Look at Basra--Stopping the Surge Works! Why Capito Should Support Troop Withdrawal

This in the face of the propaganda that the troop surge works, and that "if we leave it will bring an increase of violence and chaos". Really--will it? Take a look at what happened in Basra then.

Welcome to Human Behavior 101: When occupation and oppression ceases people stop fighting and seek to govern themselves. You cannot "liberate" through conquest, nor "defend freedom" by erecting tyranny. The only incentive to the Iraqi's for the surge to work is to lay low to make the invading U.S. troops leave. Yes, there are rival factions, but that is their business, not ours, and it is impossible for Iraq to be "liberated" as is claimed, until U.S. occupation ends.

Shelly Moore Capito will be met by protesters Tuesday (while the troops will not be home for Thanksgiving) who demand (as do the polls of 70 percent of Americans) an end to U.S. involvement in the war (i.e. invasion, occupation) of Iraq. She ought to consider this report closely.

The neocon propaganda machine parrots that "the left" (whereby they impune and lump in traditional republicans and conservatives) and "anti-war protesters want us to lose". But the truth is the war party does not want the violence to stop, except by U.S. occupation, in order to maintain a perpetual military presence in Iraq to continue the neoconservative blueprint for a "new middle east". This is why the Congressional Budget Office has done the financial numbers through 2017!
clipped from www.independent.ie

Basra attacks down 90% since British troops left

The British army says violence in Basra has fallen by 90% since it withdrew from the southern Iraqi city earlier this year.
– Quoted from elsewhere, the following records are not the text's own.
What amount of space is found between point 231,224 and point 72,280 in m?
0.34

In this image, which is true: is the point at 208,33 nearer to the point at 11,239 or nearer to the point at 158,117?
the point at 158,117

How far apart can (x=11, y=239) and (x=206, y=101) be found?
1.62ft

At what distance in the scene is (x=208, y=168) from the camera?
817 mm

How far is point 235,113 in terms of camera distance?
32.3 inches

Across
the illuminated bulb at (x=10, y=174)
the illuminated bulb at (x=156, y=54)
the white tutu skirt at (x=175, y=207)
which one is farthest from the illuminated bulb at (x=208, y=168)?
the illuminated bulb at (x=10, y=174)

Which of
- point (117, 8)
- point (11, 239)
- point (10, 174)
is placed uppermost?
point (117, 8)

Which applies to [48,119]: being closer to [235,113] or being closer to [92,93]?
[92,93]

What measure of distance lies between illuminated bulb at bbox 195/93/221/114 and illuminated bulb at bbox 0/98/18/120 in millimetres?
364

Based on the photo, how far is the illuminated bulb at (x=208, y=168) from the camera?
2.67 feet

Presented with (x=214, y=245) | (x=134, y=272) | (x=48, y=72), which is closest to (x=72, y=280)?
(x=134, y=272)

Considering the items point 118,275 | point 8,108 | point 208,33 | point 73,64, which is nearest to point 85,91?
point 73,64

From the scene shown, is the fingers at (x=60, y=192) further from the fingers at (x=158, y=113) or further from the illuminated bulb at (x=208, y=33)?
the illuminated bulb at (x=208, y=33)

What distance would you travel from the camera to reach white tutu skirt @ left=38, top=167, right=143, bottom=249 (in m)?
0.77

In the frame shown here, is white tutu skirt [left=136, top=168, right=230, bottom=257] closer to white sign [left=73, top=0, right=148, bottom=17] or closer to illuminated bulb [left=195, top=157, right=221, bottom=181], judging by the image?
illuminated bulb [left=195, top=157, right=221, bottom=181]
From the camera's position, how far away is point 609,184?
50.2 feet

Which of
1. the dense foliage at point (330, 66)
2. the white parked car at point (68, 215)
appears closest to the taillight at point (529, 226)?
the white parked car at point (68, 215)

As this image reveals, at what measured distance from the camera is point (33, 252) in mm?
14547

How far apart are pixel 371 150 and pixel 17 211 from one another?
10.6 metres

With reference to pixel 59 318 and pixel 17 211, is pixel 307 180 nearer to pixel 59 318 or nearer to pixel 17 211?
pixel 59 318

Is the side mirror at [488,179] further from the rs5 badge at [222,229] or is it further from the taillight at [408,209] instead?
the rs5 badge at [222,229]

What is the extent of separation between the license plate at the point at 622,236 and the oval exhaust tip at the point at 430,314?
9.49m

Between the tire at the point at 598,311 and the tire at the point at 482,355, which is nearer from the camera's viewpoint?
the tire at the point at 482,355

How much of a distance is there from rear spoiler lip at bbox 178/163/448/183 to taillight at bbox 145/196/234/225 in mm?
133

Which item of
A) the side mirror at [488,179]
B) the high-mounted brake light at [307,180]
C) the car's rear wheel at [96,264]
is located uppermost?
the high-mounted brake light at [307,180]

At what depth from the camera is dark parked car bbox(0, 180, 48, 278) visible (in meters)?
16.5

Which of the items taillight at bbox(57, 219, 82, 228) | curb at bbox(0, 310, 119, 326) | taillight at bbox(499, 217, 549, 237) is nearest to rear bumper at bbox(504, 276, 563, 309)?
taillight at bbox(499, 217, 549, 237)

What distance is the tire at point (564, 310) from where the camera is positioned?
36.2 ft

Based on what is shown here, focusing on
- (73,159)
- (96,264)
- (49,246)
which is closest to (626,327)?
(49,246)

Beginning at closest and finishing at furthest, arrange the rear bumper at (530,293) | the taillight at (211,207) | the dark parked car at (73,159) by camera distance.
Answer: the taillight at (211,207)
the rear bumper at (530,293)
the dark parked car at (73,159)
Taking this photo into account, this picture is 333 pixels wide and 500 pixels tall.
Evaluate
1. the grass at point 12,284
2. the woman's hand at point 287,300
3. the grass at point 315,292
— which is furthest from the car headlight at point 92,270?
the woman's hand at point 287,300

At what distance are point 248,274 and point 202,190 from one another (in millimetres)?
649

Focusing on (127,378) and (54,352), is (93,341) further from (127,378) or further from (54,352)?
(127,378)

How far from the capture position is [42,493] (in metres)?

Around 500 British soldiers left one of Saddam Hussein's palaces in the heart of the city in early September and stopped conducting regular foot patrols.

A spokesman says the Iraqi security forces still come under attack from militants in Basra, but the overall level of violence is down 90% since the British troops left.

Britain is scheduled to return control of Basra province to Iraqi officials next month, officially ending Britain's combat role in Iraq.